▶ [AIM]
Copy the lines from the one containing "Which item from" through the end of the lines, changing "the camera" to "the viewer" and leaving everything else unchanged.

───── GIVEN ENTRIES

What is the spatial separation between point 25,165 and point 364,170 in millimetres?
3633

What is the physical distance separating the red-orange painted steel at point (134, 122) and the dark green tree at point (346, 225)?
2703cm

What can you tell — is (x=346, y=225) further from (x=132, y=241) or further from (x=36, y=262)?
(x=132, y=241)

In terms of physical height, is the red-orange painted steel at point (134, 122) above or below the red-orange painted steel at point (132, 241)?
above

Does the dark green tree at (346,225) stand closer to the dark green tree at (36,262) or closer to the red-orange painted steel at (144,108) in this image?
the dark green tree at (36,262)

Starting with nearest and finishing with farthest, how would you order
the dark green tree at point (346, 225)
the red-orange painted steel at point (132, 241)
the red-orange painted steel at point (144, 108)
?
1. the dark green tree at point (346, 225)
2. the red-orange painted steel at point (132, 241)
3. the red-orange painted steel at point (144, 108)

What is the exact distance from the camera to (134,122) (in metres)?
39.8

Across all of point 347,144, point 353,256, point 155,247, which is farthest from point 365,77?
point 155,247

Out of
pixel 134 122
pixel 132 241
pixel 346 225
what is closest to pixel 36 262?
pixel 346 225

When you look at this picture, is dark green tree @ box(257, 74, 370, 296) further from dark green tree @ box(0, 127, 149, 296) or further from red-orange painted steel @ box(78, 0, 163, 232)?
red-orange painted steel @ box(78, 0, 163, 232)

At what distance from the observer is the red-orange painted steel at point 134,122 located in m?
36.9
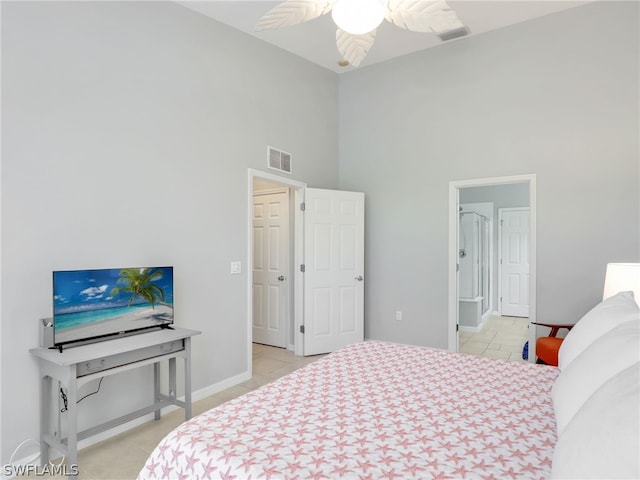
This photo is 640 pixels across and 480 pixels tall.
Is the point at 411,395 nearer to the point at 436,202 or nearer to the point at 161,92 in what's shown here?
the point at 161,92

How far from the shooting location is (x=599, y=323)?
151 cm

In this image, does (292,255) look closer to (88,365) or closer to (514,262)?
(88,365)

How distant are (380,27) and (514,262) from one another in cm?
508

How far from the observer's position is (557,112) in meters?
3.86

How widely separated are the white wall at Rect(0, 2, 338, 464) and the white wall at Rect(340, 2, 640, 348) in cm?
140

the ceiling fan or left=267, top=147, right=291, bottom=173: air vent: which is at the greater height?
the ceiling fan

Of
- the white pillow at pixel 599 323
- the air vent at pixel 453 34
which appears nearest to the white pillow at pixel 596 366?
the white pillow at pixel 599 323

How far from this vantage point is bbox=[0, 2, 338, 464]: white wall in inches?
92.6

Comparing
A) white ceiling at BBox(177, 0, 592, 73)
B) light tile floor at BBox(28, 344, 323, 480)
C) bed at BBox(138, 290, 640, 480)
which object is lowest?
light tile floor at BBox(28, 344, 323, 480)

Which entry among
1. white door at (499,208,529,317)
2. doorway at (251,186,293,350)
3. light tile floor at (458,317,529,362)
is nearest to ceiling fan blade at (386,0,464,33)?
doorway at (251,186,293,350)

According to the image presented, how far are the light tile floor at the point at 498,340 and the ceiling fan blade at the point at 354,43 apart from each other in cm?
380

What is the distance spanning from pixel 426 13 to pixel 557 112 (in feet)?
8.83

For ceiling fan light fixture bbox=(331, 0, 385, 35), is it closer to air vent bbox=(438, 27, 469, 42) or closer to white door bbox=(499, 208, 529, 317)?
air vent bbox=(438, 27, 469, 42)

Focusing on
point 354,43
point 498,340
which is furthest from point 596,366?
point 498,340
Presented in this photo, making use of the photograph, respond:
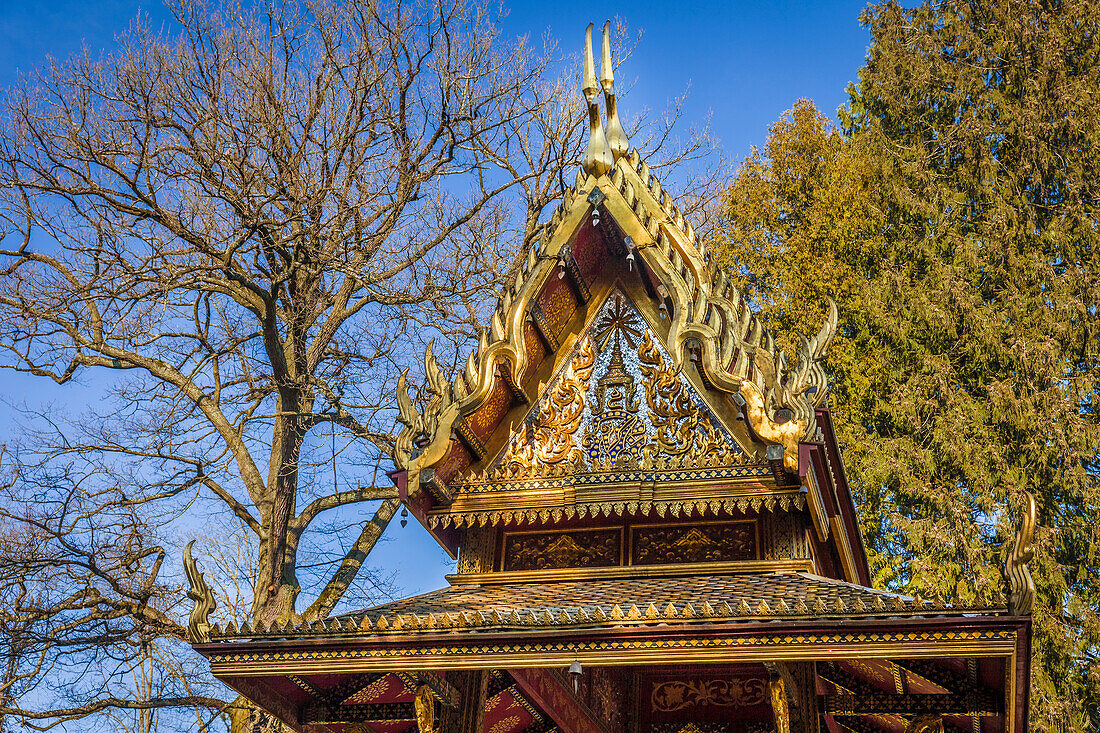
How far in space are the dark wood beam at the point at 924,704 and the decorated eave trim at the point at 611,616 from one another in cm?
51

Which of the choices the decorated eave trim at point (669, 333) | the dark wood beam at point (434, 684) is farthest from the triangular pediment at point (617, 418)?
the dark wood beam at point (434, 684)

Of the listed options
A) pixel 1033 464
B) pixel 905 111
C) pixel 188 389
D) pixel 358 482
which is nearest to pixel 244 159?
pixel 188 389

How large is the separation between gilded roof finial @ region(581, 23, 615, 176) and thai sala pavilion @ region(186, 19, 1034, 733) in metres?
0.02

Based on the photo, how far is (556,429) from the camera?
6656 millimetres

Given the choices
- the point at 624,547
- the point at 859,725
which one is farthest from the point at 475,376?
Result: the point at 859,725

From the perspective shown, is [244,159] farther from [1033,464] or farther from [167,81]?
[1033,464]

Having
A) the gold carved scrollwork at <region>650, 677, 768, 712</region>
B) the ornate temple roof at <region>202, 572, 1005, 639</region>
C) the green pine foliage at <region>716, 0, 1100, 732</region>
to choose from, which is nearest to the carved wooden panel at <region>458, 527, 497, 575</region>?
the ornate temple roof at <region>202, 572, 1005, 639</region>

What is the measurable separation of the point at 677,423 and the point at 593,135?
6.94ft

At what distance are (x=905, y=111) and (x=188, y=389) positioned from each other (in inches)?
614

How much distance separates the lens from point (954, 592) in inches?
634

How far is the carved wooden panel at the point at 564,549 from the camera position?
6418 mm

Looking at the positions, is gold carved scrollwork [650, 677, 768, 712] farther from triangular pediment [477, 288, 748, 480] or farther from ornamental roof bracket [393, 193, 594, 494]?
ornamental roof bracket [393, 193, 594, 494]

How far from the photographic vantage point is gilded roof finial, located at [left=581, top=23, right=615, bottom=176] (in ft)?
23.7

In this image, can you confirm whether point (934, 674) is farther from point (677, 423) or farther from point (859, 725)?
point (677, 423)
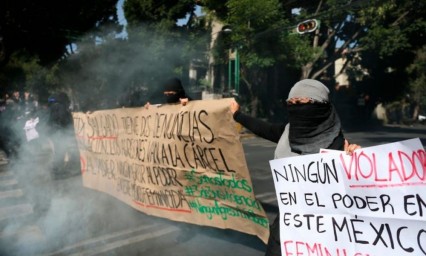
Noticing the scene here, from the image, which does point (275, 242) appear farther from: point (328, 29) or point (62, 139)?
point (328, 29)

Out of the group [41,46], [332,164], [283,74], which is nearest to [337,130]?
[332,164]

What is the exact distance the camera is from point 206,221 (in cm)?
339

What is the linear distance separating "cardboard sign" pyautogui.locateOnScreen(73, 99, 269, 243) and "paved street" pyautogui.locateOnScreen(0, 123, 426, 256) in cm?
29

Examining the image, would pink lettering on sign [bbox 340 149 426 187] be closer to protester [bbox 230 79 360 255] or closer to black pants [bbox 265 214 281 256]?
protester [bbox 230 79 360 255]

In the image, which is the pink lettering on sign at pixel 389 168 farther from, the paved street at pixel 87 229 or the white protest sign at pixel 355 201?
the paved street at pixel 87 229

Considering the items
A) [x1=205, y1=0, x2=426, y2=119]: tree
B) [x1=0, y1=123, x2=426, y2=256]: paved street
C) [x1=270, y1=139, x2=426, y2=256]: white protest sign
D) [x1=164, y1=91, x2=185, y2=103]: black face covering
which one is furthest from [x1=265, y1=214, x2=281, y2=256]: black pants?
[x1=205, y1=0, x2=426, y2=119]: tree

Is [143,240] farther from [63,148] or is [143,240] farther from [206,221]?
[63,148]

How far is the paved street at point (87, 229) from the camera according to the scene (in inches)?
147

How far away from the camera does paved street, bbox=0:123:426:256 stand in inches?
147

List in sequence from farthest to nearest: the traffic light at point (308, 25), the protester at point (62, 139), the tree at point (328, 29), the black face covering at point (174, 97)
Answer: the tree at point (328, 29), the traffic light at point (308, 25), the protester at point (62, 139), the black face covering at point (174, 97)

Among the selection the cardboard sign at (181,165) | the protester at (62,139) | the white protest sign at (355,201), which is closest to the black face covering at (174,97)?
the cardboard sign at (181,165)

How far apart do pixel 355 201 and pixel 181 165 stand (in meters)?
1.86

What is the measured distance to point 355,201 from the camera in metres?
1.94

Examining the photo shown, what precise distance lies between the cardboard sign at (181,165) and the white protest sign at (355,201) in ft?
2.82
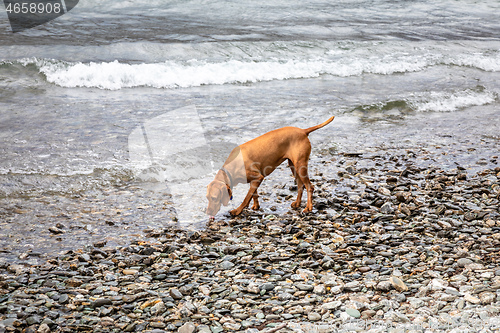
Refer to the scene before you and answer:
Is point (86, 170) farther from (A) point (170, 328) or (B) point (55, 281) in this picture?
(A) point (170, 328)

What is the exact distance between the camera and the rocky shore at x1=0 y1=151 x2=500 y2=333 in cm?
302

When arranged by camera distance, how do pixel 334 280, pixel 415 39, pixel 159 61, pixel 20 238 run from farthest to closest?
pixel 415 39 < pixel 159 61 < pixel 20 238 < pixel 334 280

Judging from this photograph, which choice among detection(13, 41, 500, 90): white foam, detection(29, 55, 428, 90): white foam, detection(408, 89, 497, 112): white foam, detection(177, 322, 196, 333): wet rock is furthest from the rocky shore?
detection(13, 41, 500, 90): white foam

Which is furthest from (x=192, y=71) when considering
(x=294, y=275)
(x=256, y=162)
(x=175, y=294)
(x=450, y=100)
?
(x=175, y=294)

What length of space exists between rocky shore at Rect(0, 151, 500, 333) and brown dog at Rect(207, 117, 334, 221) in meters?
0.38

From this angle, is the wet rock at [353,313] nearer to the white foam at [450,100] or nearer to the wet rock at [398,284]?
the wet rock at [398,284]

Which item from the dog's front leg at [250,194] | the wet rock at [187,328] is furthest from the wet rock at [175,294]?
the dog's front leg at [250,194]

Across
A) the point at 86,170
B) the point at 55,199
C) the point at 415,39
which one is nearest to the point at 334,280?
the point at 55,199

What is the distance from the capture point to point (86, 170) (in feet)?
19.8

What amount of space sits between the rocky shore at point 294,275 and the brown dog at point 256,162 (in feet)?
1.24

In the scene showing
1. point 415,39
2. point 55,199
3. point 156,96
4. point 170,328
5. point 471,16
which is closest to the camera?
point 170,328

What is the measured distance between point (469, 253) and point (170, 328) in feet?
8.65

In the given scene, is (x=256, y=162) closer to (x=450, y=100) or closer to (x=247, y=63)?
(x=450, y=100)

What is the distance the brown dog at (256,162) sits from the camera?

──────────

▶ [CORRECT OUTPUT]
Which item from the dog's front leg at [250,194] | the wet rock at [187,328] is furthest from the wet rock at [175,294]?
the dog's front leg at [250,194]

Across
A) the point at 86,170
B) the point at 55,199
C) the point at 415,39
which one is nearest to the point at 334,280?
the point at 55,199

What is the distance from the capture point to point (86, 170) (in feet)?
19.8

What amount of space sits between the rocky shore at point 294,275 and the brown dog at point 256,162 (in feet)?
1.24

In the scene showing
1. point 415,39
2. point 55,199
3. point 156,96
4. point 170,328
5. point 471,16
which is closest to the viewer?
point 170,328

What is the measured distance between point (469, 253) and point (170, 328) in feet?
8.65

In the given scene, is (x=256, y=162) closer to (x=450, y=100) or closer to (x=247, y=63)?
(x=450, y=100)

What is the distance the brown dog at (256,162) sits from the viewer?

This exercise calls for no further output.